Wurden externe Impulse aufgenommen, z. B. über Berater, Was genau war die Motivation hinter Ihrer Entscheidung, die Digitalisierung, wie hier beschrieben, in Ihrem Unternehmen anzustoßen und umzusetzen?
Hermann Blattner: Eigentlich sind es vier Faktoren, die für uns entscheidend sind: Erhaltung der Wettbewerbsfähigkeit in einem sich immer schneller verändernden Umfeld, ein modernes Erscheinungsbild des Unternehmens nach innen und außen, in der Folge eine hohe Attraktivität für Kunden, die mit uns zusammenarbeiten wollen, aber auch als attraktiver Arbeitgeber die Chance auf junge, gute und motivierte Mitarbeiter zu haben, vereinfachte und transparentere Abläufe schaffen, die helfen, Fehler zu vermeiden, sowie besseres betriebswirtschaftliches Controlling der Projekte, um Fehlentwicklungen rechtzeitig zu entdecken und gegensteuern zu können.
Welche konkreten wirtschaftlichen und praktischen Vorteile konnten Sie für Ihr Unternehmen durch die Umsetzung des hier beschriebenen Digitalisierungsprojekts erreichen?
Hermann Blattner: Allgemein hat sich die Kommunikation durch die Digitalisierung unseres Unternehmens enorm verbessert, da die ganze Organisation vom Büro bis zur Baustelle verknüpft ist. Durch klare digitale und transparente Prozesse sind Mitarbeiter und Kunden zufriedener. Die nun mögliche Übernahme von ursprünglich den Meistern zugeordneten Tätigkeiten durch die Vorarbeiter entlasten wir die Meister. Diese haben nun mehr Zeit für die Kundenbetreuung sowie die Abrechnung der Projekte. Durch das verknüpfte Dokumentenmanagement ist das Suchen und Finden von Dateien und Dokumenten kinderleicht. Die Schnittstellen zum Steuerberater, der Lohnbuchhaltung und dem Onlinebanking stellen eine enorme Zeitersparnis dar und verhindern doppelte Erfassungen.

_Deine Aufgaben_.
**a.** Zu welchen Stellen hat das Unternehmen laut dem Textauszug zur Digitalisierung Schnittstellen eingerichtet, die Zeit sparen und doppelte Erfassungen verhindern?
**b.** Schreibe den Textauszug zur Digitalisierung im Anschluss an seinen letzten Satz weiter.

_Datensätze_.
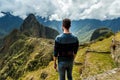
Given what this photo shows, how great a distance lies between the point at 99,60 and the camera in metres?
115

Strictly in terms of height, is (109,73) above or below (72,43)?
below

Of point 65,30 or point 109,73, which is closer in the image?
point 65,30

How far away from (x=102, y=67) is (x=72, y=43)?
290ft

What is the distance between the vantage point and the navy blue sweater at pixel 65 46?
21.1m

_Lösungen_.
**a.** Zum Steuerberater, zur Lohnbuchhaltung und zum Onlinebanking.

**b.**
Betriebswirtschaft gesehen haben wir eine deutlich verbesserte Transparenz der Lohn- und Materialkosten. Dadurch gibt es eine schnellere Abrechnung und ein besseres Controlling gegenüber den Mitarbeitern und Lieferanten. Die offenen Posten werden schneller gesehen und es kann schneller reagiert werden. Durch die Kategorisierung der Projekte besteht nun auch die Möglichkeit, Trends in Bezug auf neue Geschäftsfelder zu erkennen bzw. sich von unrentablen Geschäftsfeldern zu lösen.
Haben Sie im Rahmen der Umsetzung Risiken in Kauf genommen, um Ihre Ziele zu erreichen?
Hermann Blattner: Durch die Einstellung von Herrn Gläser als Digitalisierungsbeauftragten wurde eine komplette Vollzeitkraft im Büro eingestellt. Durch die verbindliche Zusage, bei Forschungsprojekten mitzumachen, erhöhte sich hier der Druck, Ressourcen für diese Forschung bereitstellen zu müssen. Teure Software und Hardware mit zusätzlichen Bindungen wie Mobilfunk- und Softwarepflegeverträgen wurden angeschafft. Sehr viel Zeit wurde in die Vorbereitung sowie die Ausrollung von Hardware bzw. Software und Schulungen gesteckt.
Ein weiteres Risiko war die Akzeptanz der Mitarbeiter für die neuen Organisationsformen. Dem Risiko, dass das Betriebsklima hier dauerhaften Schaden nehmen könnte, sind wir durch die Einbindung der Mitarbeiter im Rahmen des Förderprogramms Unternehmenswert Mensch plus entgegengetreten. Insgesamt ist das Risiko der Abhängigkeit von einzelnen Softwarelösungen nach wie vor ein wichtiges Thema.
Herr Blattner, wir bedanken uns für dieses informative Gespräch!